Comunicarnos con nuestros hijos de manera efectiva nos permitirá crear un vínculo afectivo que nos una a ellos, tener constancia de sus necesidades, preocupaciones o sentimientos y realizar una buena supervisión educativa.
El amor, el respeto y la paciencia son los tres ingredientes imprescindibles en toda comunicación familiar. Nuestros hijos necesitan que estemos muy presentes en sus vidas a una distancia prudencial. Sentir que les tenemos muy en cuenta, que confiamos en ellos, que entendemos que crecen a pasos agigantados y que queremos acompañarles en el camino.
Una adecuada comunicación familiar supondrá un mayor bienestar psicosocial de nuestros hijos y contribuirá muy positivamente en la formación de su autoconcepto y autoestima. Las relaciones que establezcamos con ellos nos ayudarán a redefinir los roles paterno-filiales dentro de la familia.
¿Cómo podemos conseguirlo?
- Al comunicarnos con ellos es necesario que sientan nuestro cariño, mirarlos a los ojos, dedicarles tiempo de calidad. Demostrar interés por todo aquello que nos explican y mostrar empatía hacia lo que dicen y sienten. Repetirles a diario lo maravilloso que es tenerlos en nuestra vida, lo orgulloso que nos sentimos con cada uno de sus progresos.
- Abramos canales de comunicación que mimen, que protejan, que calmen. Busquemos momentos para conversar sin prisas, para rectificar positivamente, para conseguir una comunicación fluida teniendo en cuenta las inquietudes, preocupaciones o dudas que tengan nuestros pequeños.

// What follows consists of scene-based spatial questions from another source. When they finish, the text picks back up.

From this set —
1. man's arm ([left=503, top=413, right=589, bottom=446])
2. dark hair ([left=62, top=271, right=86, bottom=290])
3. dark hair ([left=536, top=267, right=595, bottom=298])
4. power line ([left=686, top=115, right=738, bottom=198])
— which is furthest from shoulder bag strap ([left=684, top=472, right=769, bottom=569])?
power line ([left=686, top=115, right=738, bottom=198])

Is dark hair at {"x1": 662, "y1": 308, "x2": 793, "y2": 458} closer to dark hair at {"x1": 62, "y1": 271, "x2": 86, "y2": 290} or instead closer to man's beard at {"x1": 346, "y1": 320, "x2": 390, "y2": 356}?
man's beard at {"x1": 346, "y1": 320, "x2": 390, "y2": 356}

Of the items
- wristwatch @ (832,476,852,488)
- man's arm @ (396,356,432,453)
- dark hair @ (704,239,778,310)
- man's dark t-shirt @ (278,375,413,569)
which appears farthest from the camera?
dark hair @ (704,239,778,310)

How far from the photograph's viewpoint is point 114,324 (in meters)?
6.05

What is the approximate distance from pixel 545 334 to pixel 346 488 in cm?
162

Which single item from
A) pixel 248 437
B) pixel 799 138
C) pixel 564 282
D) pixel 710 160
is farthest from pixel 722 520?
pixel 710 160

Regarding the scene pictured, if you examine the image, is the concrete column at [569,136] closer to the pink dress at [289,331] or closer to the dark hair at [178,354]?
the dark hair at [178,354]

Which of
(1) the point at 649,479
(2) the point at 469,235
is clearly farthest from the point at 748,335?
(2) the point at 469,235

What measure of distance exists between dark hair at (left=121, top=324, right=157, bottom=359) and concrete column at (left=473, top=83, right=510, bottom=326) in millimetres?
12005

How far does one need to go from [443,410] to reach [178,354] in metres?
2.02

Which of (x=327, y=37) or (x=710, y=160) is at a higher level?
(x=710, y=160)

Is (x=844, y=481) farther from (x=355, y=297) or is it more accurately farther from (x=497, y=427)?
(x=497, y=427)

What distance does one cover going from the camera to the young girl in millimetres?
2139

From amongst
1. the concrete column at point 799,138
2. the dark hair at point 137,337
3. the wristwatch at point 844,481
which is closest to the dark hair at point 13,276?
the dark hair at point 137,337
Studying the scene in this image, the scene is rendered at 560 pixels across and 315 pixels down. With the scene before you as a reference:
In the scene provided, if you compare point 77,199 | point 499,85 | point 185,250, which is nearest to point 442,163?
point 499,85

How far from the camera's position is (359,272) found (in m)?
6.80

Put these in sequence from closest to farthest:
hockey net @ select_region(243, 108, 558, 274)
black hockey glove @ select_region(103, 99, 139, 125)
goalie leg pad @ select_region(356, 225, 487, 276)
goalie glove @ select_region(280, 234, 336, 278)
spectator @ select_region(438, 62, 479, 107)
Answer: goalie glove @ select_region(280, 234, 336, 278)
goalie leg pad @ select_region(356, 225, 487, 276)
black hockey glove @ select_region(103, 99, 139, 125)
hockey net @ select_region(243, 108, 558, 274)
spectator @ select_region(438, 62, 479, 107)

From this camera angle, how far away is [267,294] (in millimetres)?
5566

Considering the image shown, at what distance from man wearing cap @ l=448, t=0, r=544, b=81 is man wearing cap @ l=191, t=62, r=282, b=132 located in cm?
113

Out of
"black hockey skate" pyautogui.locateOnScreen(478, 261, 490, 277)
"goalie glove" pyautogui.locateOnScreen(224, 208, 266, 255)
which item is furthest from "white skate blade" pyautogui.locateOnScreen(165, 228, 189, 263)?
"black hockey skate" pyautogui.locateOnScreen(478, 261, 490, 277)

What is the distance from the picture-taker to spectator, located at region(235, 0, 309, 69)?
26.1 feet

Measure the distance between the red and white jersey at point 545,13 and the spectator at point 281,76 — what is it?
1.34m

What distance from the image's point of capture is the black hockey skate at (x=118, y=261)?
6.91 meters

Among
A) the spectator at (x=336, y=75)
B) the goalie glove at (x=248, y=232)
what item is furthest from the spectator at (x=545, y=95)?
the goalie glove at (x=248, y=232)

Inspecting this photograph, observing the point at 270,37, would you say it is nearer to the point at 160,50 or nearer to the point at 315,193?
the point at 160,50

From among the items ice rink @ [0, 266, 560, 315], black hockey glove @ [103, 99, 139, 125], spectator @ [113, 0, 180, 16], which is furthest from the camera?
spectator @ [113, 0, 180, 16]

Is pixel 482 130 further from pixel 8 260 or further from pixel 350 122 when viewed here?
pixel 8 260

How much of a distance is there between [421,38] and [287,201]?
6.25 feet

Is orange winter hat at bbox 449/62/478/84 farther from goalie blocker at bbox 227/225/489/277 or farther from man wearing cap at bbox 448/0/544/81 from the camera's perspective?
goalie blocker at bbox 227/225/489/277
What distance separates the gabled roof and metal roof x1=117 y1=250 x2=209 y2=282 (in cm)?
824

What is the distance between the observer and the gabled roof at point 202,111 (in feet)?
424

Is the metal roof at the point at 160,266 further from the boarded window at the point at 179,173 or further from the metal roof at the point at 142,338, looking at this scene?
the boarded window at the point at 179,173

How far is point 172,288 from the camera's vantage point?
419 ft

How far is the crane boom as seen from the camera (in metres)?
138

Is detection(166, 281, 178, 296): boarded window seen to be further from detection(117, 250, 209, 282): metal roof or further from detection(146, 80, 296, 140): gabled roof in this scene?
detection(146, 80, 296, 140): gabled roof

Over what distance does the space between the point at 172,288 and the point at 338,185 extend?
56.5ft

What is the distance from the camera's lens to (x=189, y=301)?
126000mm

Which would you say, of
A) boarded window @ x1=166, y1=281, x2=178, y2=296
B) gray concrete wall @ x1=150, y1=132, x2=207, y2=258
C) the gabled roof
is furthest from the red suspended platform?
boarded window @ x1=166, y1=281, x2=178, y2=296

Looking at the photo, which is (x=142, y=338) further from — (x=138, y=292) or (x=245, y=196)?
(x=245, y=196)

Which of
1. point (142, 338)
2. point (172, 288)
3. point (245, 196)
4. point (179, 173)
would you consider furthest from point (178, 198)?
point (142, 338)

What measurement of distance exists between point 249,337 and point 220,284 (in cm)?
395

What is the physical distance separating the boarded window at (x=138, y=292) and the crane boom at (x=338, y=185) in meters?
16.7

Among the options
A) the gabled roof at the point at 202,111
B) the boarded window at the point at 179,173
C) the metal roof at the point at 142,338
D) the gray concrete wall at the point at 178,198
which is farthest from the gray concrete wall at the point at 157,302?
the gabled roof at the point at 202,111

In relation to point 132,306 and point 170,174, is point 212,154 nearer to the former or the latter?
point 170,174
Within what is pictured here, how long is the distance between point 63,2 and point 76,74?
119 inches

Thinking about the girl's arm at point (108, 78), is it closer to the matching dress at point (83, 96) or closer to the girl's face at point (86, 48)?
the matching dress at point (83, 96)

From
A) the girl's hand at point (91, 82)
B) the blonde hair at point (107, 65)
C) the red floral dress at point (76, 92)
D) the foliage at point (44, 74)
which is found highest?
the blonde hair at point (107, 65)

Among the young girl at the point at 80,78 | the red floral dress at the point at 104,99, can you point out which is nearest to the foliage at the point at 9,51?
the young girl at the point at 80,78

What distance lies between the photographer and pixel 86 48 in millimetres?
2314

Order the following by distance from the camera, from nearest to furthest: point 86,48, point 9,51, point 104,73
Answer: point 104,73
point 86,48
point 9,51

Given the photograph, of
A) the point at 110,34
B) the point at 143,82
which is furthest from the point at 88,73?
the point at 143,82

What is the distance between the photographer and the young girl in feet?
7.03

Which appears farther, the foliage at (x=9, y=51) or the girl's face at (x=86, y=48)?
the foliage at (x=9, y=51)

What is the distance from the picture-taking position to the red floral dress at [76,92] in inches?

- Respetemos el espacio de intimidad que necesitan, sus ritmos vitales, reforcemos su papel dentro de la familia dándoles protagonismo. Escuchemos sus opiniones con interés y potenciemos que tomen decisiones.
- Tengamos muy presente que comunicarse no es imponer, suponer o chantajear. Es compartir aquello que nos pasa, sentimos o necesitamos con mucho respeto, evitando las interrupciones, los tonos sarcásticos y los dobles sentidos.
- Nuestros hijos necesitan sentir que comprendemos lo que sienten, que validamos sus emociones y los escuchamos desde el corazón. Que les dedicamos tiempo para que puedan expresar y compartir con nosotros todo aquello que les recorre por dentro ampliando y fortaleciendo nuestros vínculos.
- No olvidemos que la comunicación afectiva y efectiva empodera, alienta a nuestros hijos a ser valientes, a esforzarse, a creer en ellos mismos. Que ayuda a nuestros hijos a sentirse amados y valorados.
- Llenemos nuestras conversaciones de un lenguaje positivo, de palabras que entiendan, que regalen oportunidades, que acompañen los miedos.
- Escuchemos sin interrumpir, interpretar o anticiparnos a los acontecimientos buscando el momento adecuado para hablar.
- Eliminemos de nuestros diálogos las frases autoritarias, los juicios de valores, sermones o comparaciones. Los gritos que ensordecen, que rompen vínculos, que asustan, humillan y llenan de impotencia.
- Pidamos perdón cuando nos equivoquemos, escuchemos sin interrupciones, descifremos los silencios que tanto explican.
- Busquemos maneras creativas de resolver los conflictos. Consensuemos posibles soluciones para que estas sean satisfactorias para ambos lados.
- Aceptemos que nuestros hijos puedan tener gustos y opiniones diferentes a las nuestras, que vean la vida desde otro prisma, que quieran sentirse libres.
- Aprendamos a serenarnos antes de hablar, a tomar distancia cuando lo necesitemos, a hablar con voz serena y sosegada siendo muy conscientes de nuestros gestos.
- Entrenémoslos a dialogar, a pensar antes de actuar, a pedir perdón o perdonar. A comunicarse sin hablar con gestos, miradas, caricias y abrazos que expresen todo los que les recorre por dentro. Eduquémoslos a expresar la fragilidad, la rabia o la frustración.
Recordemos siempre que nuestro peor problema de comunicación es que no escuchamos para entender, escuchamos para contestar. Hagamos de la comunicación la mejor herramienta educativa para educar desde el amor y la comprensión.